*** Quoted passage ***

In a charging plug known from GB 2 489 988 A, a plurality of temperature sensors are provided which communicate temperature data via a line. A charging process is controlled depending on the temperature range in which the temperatures recorded at the temperature sensors lie.

U.S. Pat. No. 6,210,036 B1 discloses a plug connector, in which a plurality of temperature sensors are interlinked in series by means of a single-core line. The temperature sensors are arranged on an insulating body and exhibit a significant change in resistance at a pre-determined temperature that is so great that a control circuit connected to the line can detect the change and adapt the current flowing through the charging plug, switching it off if necessary.

U.S. Pat. No. 8,325,454 B2 discloses a plug, in which individual contacts are associated with thermistors which are interconnected in parallel and conductively switch a thyristor when a threshold temperature is exceeded in order to thus switch off a current flowing through the contacts.

***

* [Jobs]
a – Answer these questions about the passage on temperature-sensing plugs:
(i) In the charging plug known from GB 2 489 988 A, what is the charging process controlled by?
(ii) In the plug connector of U.S. Pat. No. 6,210,036 B1, how are the temperature sensors interlinked?
(iii) In the plug of U.S. Pat. No. 8,325,454 B2, what do the thermistors conductively switch when a threshold temperature is exceeded?
b – Reproduce the passage on temperature-sensing plugs verbatim between "U.S. Pat. No. 6,210,036" and "through the contacts.", inclusive.
c – Carry the passage on temperature-sensing plugs further, starting after its final sentence.

*** Items ***

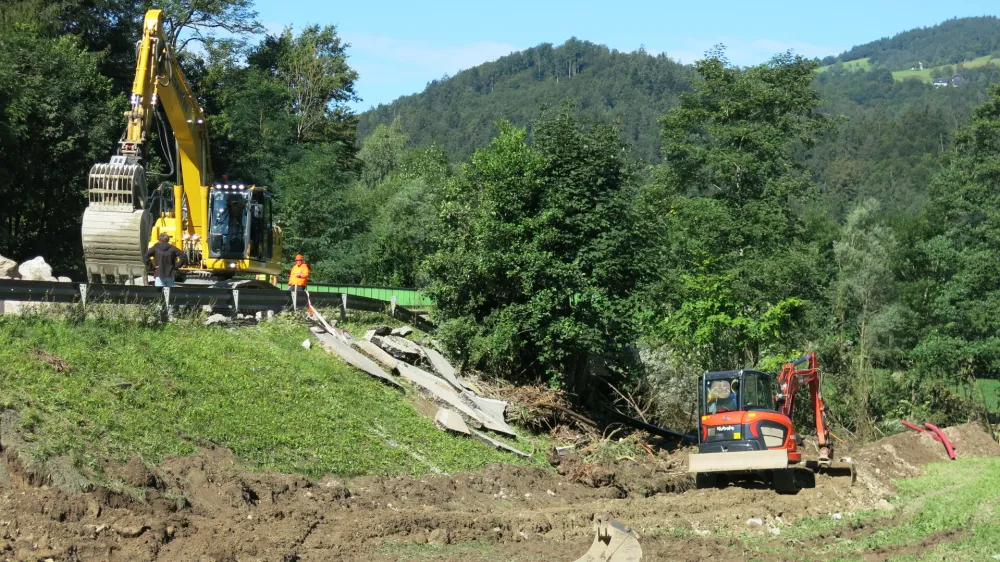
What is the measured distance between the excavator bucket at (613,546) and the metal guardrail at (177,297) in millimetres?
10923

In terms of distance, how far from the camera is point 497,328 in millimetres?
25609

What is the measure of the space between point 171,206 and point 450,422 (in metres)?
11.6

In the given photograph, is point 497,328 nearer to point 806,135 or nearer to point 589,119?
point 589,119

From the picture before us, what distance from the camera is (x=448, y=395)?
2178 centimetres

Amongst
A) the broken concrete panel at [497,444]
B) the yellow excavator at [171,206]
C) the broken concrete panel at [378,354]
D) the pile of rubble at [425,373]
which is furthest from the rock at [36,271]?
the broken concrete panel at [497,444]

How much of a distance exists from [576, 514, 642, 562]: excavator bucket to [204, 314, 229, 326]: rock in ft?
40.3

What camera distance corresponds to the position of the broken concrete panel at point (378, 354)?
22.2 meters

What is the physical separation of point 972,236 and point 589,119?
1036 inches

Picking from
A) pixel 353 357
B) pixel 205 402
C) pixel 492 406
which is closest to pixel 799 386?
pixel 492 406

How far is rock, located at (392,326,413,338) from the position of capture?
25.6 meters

***
*** Items ***

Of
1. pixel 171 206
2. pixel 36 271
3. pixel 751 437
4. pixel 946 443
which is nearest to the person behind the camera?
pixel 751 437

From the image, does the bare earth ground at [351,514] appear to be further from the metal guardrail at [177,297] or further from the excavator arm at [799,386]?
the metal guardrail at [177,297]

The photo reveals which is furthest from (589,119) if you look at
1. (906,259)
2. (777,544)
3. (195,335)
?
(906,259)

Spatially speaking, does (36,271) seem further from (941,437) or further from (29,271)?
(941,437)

***

* [Outputs by task]
a –
(i) The temperature range in which the temperatures recorded at the temperature sensors lie.
(ii) In series, by means of a single-core line.
(iii) A thyristor.

b –
U.S. Pat. No. 6,210,036 B1 discloses a plug connector, in which a plurality of temperature sensors are interlinked in series by means of a single-core line. The temperature sensors are arranged on an insulating body and exhibit a significant change in resistance at a pre-determined temperature that is so great that a control circuit connected to the line can detect the change and adapt the current flowing through the charging plug, switching it off if necessary.

U.S. Pat. No. 8,325,454 B2 discloses a plug, in which individual contacts are associated with thermistors which are interconnected in parallel and conductively switch a thyristor when a threshold temperature is exceeded in order to thus switch off a current flowing through the contacts.

c –
In charging plugs known from the prior art, temperature sensors are in particular embedded in an insulating body. This is required for electrically insulating the temperature sensors from the contact elements, the temperature of which may rise. However, this simultaneously entails the disadvantage that a change in temperature of one of the contact elements is transmitted via the insulating body with a time delay and is therefore sensed at the temperature sensors with a time delay. Particularly in concepts which are intended to make it possible to quickly switch off a load circuit in the event of a fault, such temperature sensor arrangements are therefore sometimes unsuitable.

SUMMARY

In an embodiment, the present invention provides a plug connector part for connection to a mating plug connector part, comprising: a plurality of electrical contact elements configured to carry an electrical current and to establish electrical contact with contact elements of a mating plug connector part, the plurality of electrical contact elements including a plurality of temperature sensors, each of which is arranged on one associated contact element, respectively, of the plurality of contact elements, to detect a change in a temperature of the associated contact element, the temperature sensors being connected to a common sensor line.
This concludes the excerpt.